The proposed settlement – between federal environmental regulators, and Denver and several companies – represents a milestone in the 21-year effort to stem any public-health threat from the 508-acre site, officials said.

The landfill received an estimated 138 million gallons of liquid hazardous waste between 1965 and 1980, federal regulators say.

Officials estimate the cleanup will cost another $43 million on top of what has been spent and require monitoring and treatment for the next 30 years.

Denver will study the geology under the landfill to look for sandy channels that could lead chemicals under containment walls or into drinking- water aquifers.

The state health department, which criticized progress at the site a few years ago, says the consent decree will allow those studies to move forward.

“It’s a site where there is some investigating still to be done,” said Gary Baughman, state director of hazardous materials and waste management.

The other defendants in the settlement are Adolph Coors Co., Conoco Inc., Chemical Waste Management Inc., Metro Wastewater Reclamation District, Roche Colorado Corp. and S.W. Shattuck Chemical Co. Inc.

The agreement, filed Monday in U.S. District Court in Denver, also requires Denver and its partners to reimburse the Environmental Protection Agency for $13.9 million of the $22 million the agency has spent overseeing the site.

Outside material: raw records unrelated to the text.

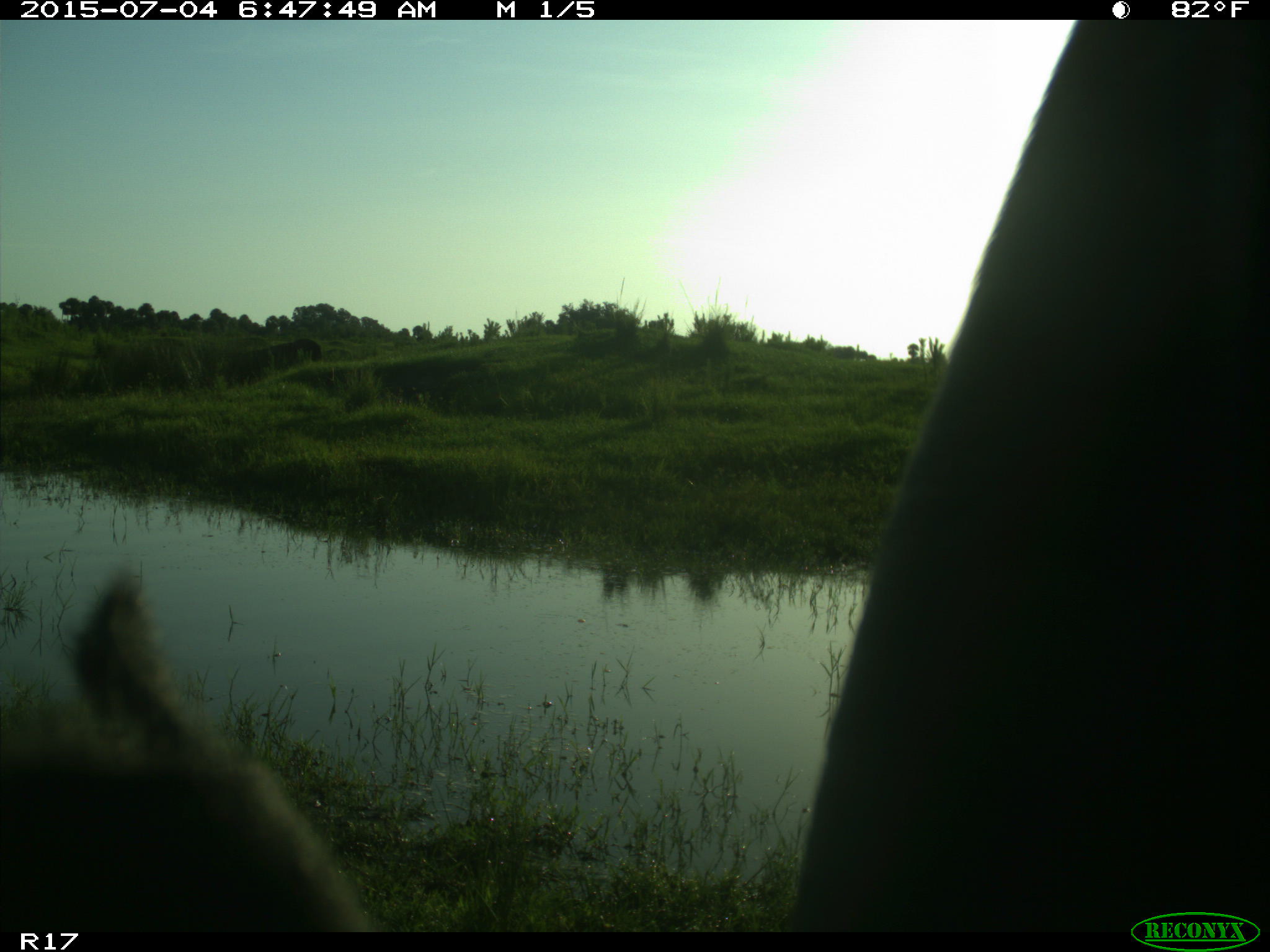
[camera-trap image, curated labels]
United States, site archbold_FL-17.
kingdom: Animalia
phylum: Chordata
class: Mammalia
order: Artiodactyla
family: Bovidae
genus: Bos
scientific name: Bos taurus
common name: domestic cow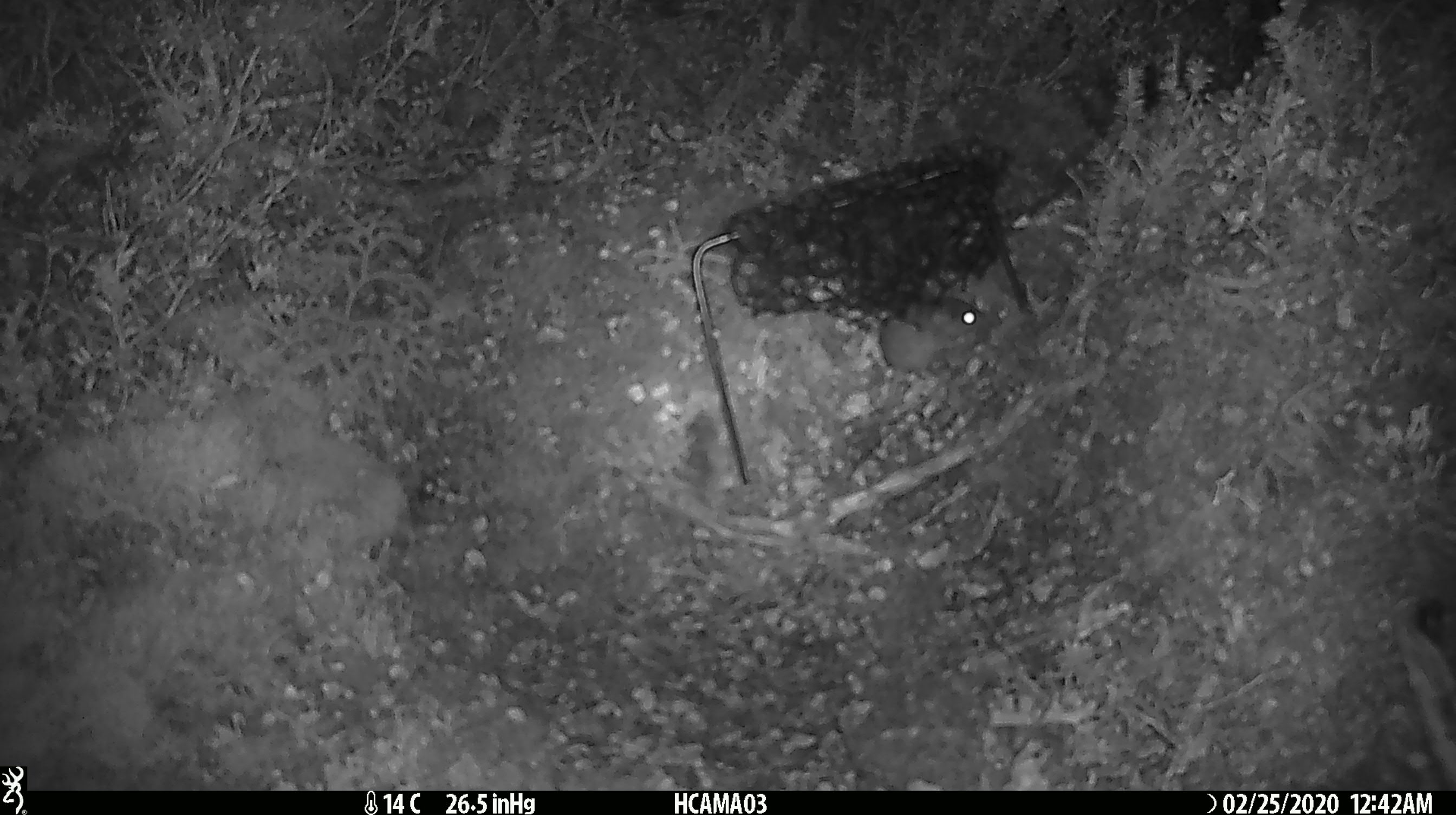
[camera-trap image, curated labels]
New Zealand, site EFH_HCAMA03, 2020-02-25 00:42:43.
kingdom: Animalia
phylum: Chordata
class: Mammalia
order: Rodentia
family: Muridae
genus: Mus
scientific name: Mus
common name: mouse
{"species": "mouse (Mus)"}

The agreement “provides a sound basis for a good cooperative relationship going forward,” said Pat Shanks, an attorney for the group of defendants.

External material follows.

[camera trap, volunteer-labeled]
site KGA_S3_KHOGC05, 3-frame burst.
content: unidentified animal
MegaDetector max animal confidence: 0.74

“This agreement brings to a close a contentious chapter in the history of Lowry Landfill,” said Kelly A. Johnson, an acting assistant attorney general at the Justice Department.

The plan, however, will leave much of the contamination in the ground at a site where cleanup efforts have been hampered by apparent leaks in the pollution- containment system.

“This site is like a ship that’s sprung a leak,” said Bonnie Rader, director of Citizens for Lowry Landfill Environmental Action Now. “We can’t say the ship is sinking, but we keep finding more and more leaks.”

In 2001, the EPA released a five-year review showing that contamination had been found outside the site’s containment walls on the west boundary.

The settlement requires a water- treatment plant at the toe of the landfill to capture and treat the contaminated groundwater seeping off the site.

The wastewater will be released to Aurora’s sewer system.

The original cleanup plan called for contractors to dig up and truck away contamination from an area called the “former tire pile.”

That approach was abandoned in 1999 after high concentrations of vapors at an excavation area forced workers to evacuate the site.

Now, plans call for pumping wells to draw off only 20 percent of the estimated 131,000 gallons of liquids before the area is capped.

The six companies are responsible for contributing nearly 94 million gallons of industrial waste to the site, about 68 percent of the total volume of industrial waste found there.